◆ **Work instruction**
From the first line of the data through the line containing "Researchers investigated the", return each line exactly.

Data to use: Begin

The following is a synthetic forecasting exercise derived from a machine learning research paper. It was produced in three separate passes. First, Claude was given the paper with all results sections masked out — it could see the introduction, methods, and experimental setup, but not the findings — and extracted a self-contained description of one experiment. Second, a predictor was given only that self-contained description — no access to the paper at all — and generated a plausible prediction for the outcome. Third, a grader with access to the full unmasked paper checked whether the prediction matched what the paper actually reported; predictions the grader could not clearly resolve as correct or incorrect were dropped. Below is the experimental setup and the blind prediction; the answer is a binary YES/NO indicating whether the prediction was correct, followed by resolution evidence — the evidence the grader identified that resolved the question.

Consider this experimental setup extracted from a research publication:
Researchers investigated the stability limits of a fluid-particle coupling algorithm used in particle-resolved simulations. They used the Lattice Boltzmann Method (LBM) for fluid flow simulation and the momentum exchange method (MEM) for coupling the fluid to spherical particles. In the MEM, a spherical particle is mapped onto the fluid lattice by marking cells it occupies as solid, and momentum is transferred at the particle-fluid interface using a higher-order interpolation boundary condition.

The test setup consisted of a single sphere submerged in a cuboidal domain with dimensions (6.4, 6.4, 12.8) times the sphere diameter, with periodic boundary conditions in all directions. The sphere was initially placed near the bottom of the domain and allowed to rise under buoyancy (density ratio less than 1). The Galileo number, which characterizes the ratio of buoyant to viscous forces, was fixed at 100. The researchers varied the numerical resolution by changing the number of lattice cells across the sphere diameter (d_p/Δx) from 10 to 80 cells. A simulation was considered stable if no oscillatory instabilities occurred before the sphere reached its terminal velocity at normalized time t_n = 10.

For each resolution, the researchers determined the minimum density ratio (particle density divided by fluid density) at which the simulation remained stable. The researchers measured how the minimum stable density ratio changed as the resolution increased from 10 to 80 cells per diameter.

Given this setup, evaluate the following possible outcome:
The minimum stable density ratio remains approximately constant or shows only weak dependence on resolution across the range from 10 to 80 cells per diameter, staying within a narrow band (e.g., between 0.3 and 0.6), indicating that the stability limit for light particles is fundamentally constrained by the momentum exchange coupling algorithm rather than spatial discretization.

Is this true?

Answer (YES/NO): NO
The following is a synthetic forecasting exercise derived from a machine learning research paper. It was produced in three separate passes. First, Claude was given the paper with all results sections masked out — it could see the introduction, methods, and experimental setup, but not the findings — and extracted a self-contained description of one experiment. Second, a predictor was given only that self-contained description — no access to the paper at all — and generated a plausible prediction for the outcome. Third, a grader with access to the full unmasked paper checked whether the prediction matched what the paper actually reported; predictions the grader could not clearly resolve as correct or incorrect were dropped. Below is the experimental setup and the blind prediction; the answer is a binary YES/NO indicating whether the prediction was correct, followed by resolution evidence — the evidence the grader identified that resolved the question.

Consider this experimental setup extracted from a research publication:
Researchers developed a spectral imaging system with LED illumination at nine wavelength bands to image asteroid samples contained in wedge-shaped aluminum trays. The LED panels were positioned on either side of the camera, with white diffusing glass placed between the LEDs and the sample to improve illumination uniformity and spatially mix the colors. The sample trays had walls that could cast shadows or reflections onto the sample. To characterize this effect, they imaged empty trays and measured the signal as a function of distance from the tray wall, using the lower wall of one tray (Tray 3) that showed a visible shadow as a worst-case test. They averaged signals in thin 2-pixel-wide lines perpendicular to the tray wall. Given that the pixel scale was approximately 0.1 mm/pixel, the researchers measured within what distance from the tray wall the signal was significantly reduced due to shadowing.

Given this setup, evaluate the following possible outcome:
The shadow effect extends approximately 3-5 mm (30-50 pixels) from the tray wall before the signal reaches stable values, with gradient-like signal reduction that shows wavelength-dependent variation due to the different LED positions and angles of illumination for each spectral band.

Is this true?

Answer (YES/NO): NO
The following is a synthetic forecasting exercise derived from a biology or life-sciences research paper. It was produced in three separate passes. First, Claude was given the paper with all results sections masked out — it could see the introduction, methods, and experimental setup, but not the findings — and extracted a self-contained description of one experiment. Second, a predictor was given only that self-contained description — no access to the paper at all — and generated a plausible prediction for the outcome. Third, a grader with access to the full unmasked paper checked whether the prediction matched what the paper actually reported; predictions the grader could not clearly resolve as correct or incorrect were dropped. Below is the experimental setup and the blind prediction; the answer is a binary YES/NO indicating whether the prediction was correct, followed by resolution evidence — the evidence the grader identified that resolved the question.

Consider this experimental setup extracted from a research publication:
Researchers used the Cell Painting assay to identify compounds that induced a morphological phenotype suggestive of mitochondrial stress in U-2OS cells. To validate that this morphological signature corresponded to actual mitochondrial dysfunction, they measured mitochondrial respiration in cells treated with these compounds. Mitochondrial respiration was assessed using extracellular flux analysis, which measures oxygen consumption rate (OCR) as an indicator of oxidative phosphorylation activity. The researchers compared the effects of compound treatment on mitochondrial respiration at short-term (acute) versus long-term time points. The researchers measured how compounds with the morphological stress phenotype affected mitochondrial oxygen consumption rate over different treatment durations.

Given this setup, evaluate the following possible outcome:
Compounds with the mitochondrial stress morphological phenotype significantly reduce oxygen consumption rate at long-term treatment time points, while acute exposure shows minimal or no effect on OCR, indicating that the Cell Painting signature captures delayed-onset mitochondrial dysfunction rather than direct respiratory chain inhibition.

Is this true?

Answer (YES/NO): YES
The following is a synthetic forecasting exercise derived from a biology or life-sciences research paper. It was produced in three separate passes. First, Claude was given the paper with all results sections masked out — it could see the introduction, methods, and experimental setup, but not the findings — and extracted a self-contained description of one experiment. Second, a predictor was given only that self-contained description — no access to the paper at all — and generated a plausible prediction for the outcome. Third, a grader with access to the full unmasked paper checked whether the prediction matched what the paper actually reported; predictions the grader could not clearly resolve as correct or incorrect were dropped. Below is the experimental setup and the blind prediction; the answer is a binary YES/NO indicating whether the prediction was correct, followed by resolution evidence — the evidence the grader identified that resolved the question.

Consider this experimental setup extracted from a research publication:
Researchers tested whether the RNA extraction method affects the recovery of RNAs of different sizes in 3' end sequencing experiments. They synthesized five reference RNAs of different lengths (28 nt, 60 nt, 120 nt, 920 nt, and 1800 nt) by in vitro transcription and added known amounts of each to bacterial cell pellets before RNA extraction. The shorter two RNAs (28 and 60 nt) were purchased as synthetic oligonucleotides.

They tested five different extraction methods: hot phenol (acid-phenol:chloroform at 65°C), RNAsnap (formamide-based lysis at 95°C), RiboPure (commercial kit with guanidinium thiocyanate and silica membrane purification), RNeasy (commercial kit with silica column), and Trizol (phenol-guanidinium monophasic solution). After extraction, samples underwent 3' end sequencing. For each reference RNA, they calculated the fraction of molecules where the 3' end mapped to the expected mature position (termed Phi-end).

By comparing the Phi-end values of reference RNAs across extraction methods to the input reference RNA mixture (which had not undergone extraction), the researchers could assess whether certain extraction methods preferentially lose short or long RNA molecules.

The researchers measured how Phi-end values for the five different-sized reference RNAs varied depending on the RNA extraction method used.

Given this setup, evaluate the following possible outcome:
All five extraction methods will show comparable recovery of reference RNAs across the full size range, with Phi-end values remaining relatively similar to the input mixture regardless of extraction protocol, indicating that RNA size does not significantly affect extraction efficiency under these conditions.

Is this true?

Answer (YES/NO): NO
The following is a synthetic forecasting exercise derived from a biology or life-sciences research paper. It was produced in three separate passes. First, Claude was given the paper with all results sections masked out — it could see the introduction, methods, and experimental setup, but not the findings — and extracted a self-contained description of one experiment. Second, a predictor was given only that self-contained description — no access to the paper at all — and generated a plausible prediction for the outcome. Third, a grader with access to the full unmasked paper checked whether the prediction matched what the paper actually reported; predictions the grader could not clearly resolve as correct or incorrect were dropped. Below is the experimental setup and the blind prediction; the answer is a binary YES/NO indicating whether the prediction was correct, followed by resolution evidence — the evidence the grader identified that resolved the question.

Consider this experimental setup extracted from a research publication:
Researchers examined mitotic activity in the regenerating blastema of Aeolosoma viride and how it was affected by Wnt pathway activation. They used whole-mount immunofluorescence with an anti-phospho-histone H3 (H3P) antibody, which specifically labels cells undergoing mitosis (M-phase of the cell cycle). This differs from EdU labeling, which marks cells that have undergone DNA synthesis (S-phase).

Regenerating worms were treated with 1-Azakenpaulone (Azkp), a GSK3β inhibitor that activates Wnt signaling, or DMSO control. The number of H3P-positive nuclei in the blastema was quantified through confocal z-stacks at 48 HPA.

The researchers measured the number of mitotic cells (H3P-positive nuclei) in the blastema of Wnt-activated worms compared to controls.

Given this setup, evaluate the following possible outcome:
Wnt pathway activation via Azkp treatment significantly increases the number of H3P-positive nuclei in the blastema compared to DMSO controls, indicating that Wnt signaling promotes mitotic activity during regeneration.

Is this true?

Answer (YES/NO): NO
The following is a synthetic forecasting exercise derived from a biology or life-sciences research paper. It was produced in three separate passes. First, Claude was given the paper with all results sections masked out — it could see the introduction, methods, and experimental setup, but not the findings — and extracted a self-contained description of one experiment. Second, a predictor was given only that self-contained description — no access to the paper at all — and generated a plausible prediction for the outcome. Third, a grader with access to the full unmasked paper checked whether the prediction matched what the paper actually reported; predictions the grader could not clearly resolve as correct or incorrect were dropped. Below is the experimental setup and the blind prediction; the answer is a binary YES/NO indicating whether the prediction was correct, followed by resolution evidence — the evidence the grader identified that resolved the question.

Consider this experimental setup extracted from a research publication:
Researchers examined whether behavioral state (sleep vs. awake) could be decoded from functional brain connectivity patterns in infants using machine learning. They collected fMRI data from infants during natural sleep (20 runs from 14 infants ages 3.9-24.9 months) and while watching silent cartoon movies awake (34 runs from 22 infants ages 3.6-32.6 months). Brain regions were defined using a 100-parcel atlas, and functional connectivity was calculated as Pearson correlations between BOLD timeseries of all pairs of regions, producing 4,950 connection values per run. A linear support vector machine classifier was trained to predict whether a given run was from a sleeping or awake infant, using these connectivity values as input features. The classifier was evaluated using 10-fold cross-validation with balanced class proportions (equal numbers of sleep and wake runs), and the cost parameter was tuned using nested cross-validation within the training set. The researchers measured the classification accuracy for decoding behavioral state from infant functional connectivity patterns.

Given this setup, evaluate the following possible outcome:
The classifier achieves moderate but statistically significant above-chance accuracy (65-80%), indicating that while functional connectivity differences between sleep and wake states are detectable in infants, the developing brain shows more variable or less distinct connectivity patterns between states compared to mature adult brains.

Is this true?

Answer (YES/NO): NO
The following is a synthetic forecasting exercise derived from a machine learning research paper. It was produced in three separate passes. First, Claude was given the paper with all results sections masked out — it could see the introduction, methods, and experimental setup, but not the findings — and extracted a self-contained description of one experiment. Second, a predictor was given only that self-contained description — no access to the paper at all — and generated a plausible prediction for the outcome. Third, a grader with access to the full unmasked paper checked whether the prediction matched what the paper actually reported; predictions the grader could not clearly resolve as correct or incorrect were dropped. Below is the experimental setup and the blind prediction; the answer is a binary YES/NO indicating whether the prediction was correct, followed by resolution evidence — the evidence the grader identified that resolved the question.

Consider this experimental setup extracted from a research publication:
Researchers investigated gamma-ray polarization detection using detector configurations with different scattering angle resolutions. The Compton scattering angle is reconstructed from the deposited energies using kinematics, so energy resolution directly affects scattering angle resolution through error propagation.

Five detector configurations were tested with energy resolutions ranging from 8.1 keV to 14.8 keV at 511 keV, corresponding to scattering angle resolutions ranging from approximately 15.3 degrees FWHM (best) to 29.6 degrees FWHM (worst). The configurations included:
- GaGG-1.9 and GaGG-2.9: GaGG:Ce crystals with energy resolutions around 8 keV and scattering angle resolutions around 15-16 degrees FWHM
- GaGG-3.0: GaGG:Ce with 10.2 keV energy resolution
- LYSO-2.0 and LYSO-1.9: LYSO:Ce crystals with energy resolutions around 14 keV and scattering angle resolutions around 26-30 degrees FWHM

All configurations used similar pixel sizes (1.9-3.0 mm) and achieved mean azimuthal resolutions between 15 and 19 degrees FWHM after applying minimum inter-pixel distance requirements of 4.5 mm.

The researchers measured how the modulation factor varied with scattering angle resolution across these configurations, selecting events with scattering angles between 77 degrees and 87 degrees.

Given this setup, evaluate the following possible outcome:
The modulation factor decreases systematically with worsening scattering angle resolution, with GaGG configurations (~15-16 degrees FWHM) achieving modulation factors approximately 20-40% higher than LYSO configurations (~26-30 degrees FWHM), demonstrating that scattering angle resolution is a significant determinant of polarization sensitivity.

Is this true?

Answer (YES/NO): NO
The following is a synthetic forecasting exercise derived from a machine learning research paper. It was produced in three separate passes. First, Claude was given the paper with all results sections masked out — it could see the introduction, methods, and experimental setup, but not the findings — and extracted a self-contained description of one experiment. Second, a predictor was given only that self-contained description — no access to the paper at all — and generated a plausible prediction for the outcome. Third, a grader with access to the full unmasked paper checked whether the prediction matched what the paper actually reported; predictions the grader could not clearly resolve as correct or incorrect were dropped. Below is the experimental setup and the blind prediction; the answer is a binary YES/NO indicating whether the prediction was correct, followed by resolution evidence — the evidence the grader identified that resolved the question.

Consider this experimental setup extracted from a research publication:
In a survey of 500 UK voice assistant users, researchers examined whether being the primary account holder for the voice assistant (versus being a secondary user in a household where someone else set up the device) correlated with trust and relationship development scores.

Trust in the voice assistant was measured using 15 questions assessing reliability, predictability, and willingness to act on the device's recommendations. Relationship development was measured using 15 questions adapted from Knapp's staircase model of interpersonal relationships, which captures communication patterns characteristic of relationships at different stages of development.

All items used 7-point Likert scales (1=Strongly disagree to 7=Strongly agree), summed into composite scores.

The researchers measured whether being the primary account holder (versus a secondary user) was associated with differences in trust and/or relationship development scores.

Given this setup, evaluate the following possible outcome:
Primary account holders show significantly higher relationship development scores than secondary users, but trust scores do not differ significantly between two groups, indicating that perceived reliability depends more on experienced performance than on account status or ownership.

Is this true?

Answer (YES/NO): YES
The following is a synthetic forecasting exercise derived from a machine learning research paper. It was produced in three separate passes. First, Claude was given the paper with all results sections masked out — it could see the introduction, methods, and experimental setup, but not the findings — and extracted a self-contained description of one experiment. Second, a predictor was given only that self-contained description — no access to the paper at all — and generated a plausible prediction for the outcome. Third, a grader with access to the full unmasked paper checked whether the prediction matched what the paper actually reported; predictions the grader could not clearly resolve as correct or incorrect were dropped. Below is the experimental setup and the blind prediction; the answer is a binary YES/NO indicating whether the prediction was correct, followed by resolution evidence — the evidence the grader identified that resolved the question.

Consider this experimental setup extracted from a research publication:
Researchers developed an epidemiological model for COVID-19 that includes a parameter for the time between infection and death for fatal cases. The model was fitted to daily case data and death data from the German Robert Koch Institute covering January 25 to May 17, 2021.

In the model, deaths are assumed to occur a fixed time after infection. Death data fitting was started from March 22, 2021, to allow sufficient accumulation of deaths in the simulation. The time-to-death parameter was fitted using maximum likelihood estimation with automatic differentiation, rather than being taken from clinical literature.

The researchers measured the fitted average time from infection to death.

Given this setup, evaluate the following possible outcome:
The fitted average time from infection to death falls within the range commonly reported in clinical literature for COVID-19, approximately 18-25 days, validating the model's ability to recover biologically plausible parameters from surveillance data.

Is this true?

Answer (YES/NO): NO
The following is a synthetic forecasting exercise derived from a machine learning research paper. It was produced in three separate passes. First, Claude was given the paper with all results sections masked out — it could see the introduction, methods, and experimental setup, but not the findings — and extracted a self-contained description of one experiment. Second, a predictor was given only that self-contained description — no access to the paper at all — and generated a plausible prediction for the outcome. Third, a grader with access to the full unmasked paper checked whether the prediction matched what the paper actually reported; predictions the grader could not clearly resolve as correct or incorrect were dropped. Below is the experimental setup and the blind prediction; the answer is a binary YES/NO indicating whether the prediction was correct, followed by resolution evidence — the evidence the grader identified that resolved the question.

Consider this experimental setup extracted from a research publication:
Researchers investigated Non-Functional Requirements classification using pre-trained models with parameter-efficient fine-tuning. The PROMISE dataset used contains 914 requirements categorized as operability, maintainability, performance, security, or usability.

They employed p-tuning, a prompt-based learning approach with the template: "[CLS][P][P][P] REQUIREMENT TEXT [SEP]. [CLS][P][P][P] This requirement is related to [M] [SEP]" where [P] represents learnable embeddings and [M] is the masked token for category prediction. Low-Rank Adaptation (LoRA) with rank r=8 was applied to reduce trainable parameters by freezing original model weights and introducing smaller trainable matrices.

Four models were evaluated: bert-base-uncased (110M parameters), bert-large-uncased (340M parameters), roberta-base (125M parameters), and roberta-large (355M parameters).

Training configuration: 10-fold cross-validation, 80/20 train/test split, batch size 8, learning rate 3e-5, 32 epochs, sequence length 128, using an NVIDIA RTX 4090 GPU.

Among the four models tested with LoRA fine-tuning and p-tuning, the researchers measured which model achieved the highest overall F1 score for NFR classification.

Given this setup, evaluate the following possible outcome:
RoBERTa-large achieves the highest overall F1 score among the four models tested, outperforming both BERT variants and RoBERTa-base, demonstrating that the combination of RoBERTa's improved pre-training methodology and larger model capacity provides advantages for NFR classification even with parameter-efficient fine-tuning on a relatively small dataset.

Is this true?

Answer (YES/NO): YES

Data to use: End

◆ **Solution to this exercise**
The following is a synthetic forecasting exercise derived from a machine learning research paper. It was produced in three separate passes. First, Claude was given the paper with all results sections masked out — it could see the introduction, methods, and experimental setup, but not the findings — and extracted a self-contained description of one experiment. Second, a predictor was given only that self-contained description — no access to the paper at all — and generated a plausible prediction for the outcome. Third, a grader with access to the full unmasked paper checked whether the prediction matched what the paper actually reported; predictions the grader could not clearly resolve as correct or incorrect were dropped. Below is the experimental setup and the blind prediction; the answer is a binary YES/NO indicating whether the prediction was correct, followed by resolution evidence — the evidence the grader identified that resolved the question.

Consider this experimental setup extracted from a research publication:
Researchers investigated the stability limits of a fluid-particle coupling algorithm used in particle-resolved simulations. They used the Lattice Boltzmann Method (LBM) for fluid flow simulation and the momentum exchange method (MEM) for coupling the fluid to spherical particles. In the MEM, a spherical particle is mapped onto the fluid lattice by marking cells it occupies as solid, and momentum is transferred at the particle-fluid interface using a higher-order interpolation boundary condition.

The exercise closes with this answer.